**Text provided:**
With the recent passage of SB 100, California must continue to grow its renewable energy resources in order to achieve carbon-free electricity by 2045. As California further integrates variable renewable electricity generation resources (VREs), assessment of Germany’s transition to VREs may provide valuable guidance.
In 2017-18, Grady Mathai-Jackson took a sabbatical from his position as Senior Counsel with Pacific Gas & Electric in order to spend a year as an affiliate with CLEE, and a visiting researcher with the Environmental Policy Research Centre at Freie Universität in Berlin, and to study this transition. His resulting white paper describes the legal and policy frameworks governing the integration of VREs into the electrical systems and markets in both California and Germany. It provides quantitative and qualitative assessments of VRE integration in terms of promotion of VRE deployment, cost of integration, and curtailment of VREs.

**Listed records:**

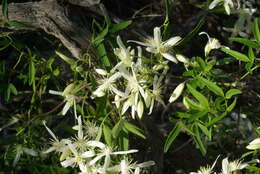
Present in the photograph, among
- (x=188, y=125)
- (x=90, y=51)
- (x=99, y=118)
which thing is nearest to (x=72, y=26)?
(x=90, y=51)

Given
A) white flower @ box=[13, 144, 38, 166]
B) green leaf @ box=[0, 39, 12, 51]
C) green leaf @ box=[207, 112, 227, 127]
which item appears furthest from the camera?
white flower @ box=[13, 144, 38, 166]

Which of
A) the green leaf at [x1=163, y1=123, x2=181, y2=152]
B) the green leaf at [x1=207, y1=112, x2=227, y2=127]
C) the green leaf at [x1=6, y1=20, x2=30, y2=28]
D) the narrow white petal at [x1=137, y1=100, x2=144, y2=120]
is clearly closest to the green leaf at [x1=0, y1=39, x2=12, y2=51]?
the green leaf at [x1=6, y1=20, x2=30, y2=28]

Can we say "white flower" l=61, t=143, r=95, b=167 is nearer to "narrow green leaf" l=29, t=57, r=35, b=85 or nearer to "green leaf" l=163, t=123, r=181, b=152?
"green leaf" l=163, t=123, r=181, b=152

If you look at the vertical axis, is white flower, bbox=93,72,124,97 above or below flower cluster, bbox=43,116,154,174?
above

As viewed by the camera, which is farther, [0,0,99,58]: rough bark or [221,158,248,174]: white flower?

**Directions for this task:** In the text about California's and Germany's renewable electricity integration, reproduce everything from "In 2017-18, Grady" down to "curtailment of VREs.", swapping "white paper" for "report".

**Solution to this problem:**
In 2017-18, Grady Mathai-Jackson took a sabbatical from his position as Senior Counsel with Pacific Gas & Electric in order to spend a year as an affiliate with CLEE, and a visiting researcher with the Environmental Policy Research Centre at Freie Universität in Berlin, and to study this transition. His resulting report describes the legal and policy frameworks governing the integration of VREs into the electrical systems and markets in both California and Germany. It provides quantitative and qualitative assessments of VRE integration in terms of promotion of VRE deployment, cost of integration, and curtailment of VREs.